The ban cost them money and affected their relations with the multinational companies they have built over the years. Some traders sent legal notices to the companies demanding compensation for abruptly cancelling the deals, while many urged the government for action. MNCs point towards the export ban order and contracts which carry force majeure clauses, while the traders say they sold wheat to the MNCs and not for exports.

“We had confirmed the contract on May 11 and started loading containers of the railway rake, and suddenly when the loading was about to be completed, we got a message asking us not to load as the contract stands cancelled. I have incurred huge losses for loading, unloading and having to sell that stock at lower prices than what I had contracted for,” said a trader requesting anonymity.

“The export ban decision has affected the good relations between traders and exporters established over the years. There is now a strange feeling of animosity,” he added.

Raju Khandelwal, a broker, said that almost all the MNCs have cancelled their purchase contracts with the traders. “Government should have analysed its storage and demand before allowing the wheat export,” he lamented.

Nonetheless, Mandi Board official Vikas Narwal is hopeful for the wheat export trade, pointing out that the government-to-government export is open. “We are planning to reach out to wheat importer countries through their embassies to raise the demand. And we will deliver if they agree,” he said.

The unplanned decision for international wheat trade and then rolling it back created a wheat crisis in the country, as it appears, with the government’s decision to replace wheat with rice in the public distribution system (PDS).
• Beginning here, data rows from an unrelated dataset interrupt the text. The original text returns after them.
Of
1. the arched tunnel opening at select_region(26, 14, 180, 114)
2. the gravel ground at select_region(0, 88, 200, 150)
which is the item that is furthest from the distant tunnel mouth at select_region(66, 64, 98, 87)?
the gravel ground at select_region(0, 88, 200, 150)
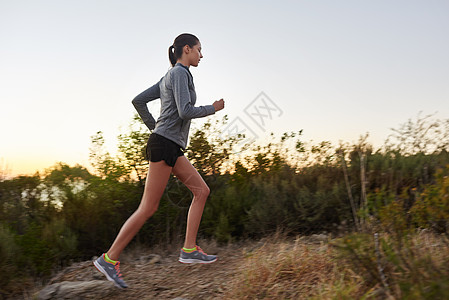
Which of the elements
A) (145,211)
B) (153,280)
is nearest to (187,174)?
(145,211)

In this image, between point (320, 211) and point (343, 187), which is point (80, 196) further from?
point (343, 187)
Madhya Pradesh, which on average produces 350 Lakh MT wheat every year, will also offer rice instead of wheat to the PDS card holders as it has received more rice stock than wheat this year.

Confirming the move, Tarun Pithode, a senior official of the Food and Civil Supplies Department of Madhya Pradesh, said, “Madhya Pradesh used to receive a stock of 2 lakh tonne of wheat and 50,000 tonne rice. This year, nonetheless, we have received 1.10 lakh tonne wheat and 1.6 lakh tonnes of rice.”

To deal with the situation, the Department has revised the ration distribution of all the districts and segregated it. “Rice will be largely distributed in Eastern Madhya Pradesh and wheat would be in western,” Pithode added.